▸ TEXT SEGMENT:
--- begin ---
There subsists an idealized conception of suburban middle America that is utterly familiar: a blanched-white picket fence circumscribes a neatly manicured lawn. Children, usually three, play house. The father, donned in his weekend Gingham, customizes his sports car (it is often cherry-red and surely American — a Chevy or Ford). The mother watches her husband and children from a kitchen window, toiling at baked goods with a smile from lips as red as the hood of her husband’s car. These are the perennial images made popular by films, television shows, and politicians who harken back to a bygone America. These pastoral images are anchored in the time period before and after the Great Depression (1929-1939), fitted with narratives including first kisses, first drives, and picnics. This is precisely the American ideal that Carriage Trade’s excellent group show, Model Home (New York), After Wisconsin Death Trip disputes.

The exhibition is an evolving archive of American calamity over the last 150 years. It surveys images and narratives of localized crises in various locations, from suburban Wisconsin to metropolitan Manhattan. The issues include gun violence, racial violence, and the exploitation of immigrant workers. In total, the show not only shatters clichés, but also presents America as a country long-marred by natural disasters, class antagonism, and racialized violence. The exhibition is anchored in the book Wisconsin Death Trip (1973), in which American photo-anthropologist Michael Lesy arranged prosaic photographs by Charles Van Schaik documenting the myriad crises of Black River Falls, Wisconsin, during the 19th century.

John Schabel’s “November 22, 1963” (1963–2023), a blown-up childhood penmanship exercise penned by the artist on the day of John F. Kennedy’s assassination, introduces the exhibition. The pigmented ink is fitted with stick-figure drawings of the infamous Dealey Plaza motorcade. This event prompted many Americans to begin questioning both the abstractions of the American dream and the putative narratives unspooled by media outlets to make sense of calamity. 

Sihan Cui, “After 365 Days 1” (2019), matte vinyl, 32 inches x 48 inches (image courtesy the artist)

The photograph and video artworks by Sihan Cui consider Chinese immigrant stories local to New York. “After 365 Days 1” (2019) shows the family of Yang Song, a Chinese sex worker who died following a 2019 police raid of a massage parlor in Flushing, New York, protesting the police narrative. The video recounts recent Chinese immigrants’ stories of harrowing isolation and grueling labor conditions, supplemented by a reprint of activist photojournalist Corky Lee’s documentation of a 1975 Chinatown protest.
--- end ---
▸ STORED RECORDS:
--- begin ---
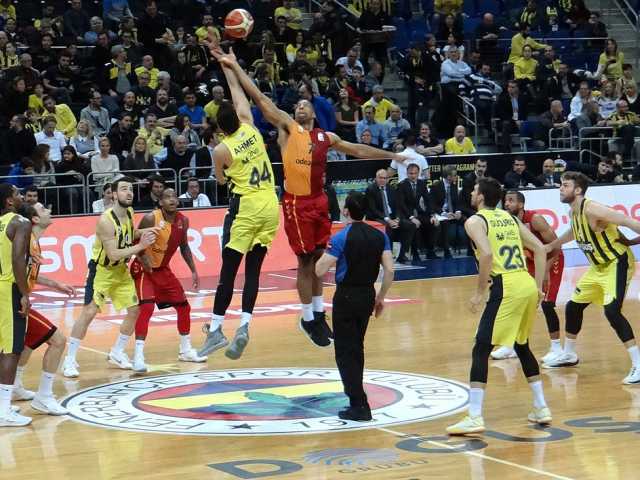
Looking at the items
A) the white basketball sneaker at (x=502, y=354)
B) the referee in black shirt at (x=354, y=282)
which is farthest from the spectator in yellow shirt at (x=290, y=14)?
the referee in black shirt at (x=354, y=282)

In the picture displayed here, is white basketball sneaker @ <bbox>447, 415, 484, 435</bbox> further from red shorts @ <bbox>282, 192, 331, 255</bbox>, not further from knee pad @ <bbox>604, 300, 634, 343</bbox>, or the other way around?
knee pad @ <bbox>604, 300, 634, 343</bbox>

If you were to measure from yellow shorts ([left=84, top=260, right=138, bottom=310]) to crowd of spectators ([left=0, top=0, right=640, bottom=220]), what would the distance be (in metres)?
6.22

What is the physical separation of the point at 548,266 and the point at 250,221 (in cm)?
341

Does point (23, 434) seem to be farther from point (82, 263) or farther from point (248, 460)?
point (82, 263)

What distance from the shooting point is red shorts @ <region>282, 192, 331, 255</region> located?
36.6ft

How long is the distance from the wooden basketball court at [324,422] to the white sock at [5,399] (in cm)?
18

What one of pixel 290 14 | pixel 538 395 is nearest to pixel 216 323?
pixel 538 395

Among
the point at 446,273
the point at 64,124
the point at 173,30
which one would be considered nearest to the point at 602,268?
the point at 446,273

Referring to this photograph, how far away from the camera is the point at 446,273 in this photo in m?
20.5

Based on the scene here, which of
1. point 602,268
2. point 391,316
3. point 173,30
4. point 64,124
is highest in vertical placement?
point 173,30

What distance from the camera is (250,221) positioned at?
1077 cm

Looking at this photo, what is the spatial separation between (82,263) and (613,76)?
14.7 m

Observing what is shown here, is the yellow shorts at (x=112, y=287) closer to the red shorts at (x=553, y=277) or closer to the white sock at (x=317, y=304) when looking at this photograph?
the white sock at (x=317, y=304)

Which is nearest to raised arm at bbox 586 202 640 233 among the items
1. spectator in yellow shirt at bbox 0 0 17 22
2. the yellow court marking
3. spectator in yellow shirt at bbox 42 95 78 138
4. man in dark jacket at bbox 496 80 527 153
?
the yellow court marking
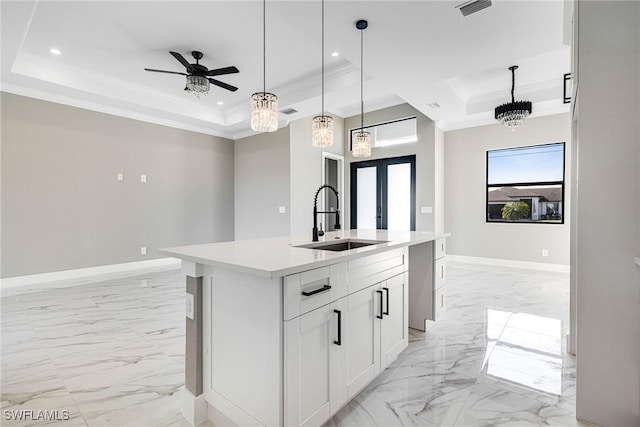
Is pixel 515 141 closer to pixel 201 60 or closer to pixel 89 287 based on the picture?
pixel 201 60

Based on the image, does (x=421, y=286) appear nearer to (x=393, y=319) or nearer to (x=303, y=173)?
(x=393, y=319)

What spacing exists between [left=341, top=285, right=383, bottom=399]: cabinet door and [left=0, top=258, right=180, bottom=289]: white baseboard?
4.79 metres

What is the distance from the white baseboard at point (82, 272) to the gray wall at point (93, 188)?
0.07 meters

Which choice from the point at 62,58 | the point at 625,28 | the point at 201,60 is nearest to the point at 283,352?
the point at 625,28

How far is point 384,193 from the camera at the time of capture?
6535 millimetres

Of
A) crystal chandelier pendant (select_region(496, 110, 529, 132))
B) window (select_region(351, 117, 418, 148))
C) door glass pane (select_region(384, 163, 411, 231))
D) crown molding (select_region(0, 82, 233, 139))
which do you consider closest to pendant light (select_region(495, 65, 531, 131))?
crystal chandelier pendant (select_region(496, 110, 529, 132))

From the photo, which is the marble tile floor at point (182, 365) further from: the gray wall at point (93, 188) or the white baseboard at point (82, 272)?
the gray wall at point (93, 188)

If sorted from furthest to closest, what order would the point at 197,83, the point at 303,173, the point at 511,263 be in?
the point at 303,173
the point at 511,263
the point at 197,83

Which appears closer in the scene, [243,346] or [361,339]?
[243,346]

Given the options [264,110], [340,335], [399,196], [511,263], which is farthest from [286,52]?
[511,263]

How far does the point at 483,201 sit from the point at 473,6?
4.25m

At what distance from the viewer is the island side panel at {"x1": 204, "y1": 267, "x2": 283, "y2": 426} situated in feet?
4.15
--- end ---
▸ WHAT IS ASKED:
1. In the exhibition review, whose photographs did Michael Lesy arrange in Wisconsin Death Trip?
2. Give every issue that the exhibition review says the show's crises include.

▸ ANSWERS BELOW:
1. Charles Van Schaik

2. Gun violence, racial violence, and the exploitation of immigrant workers.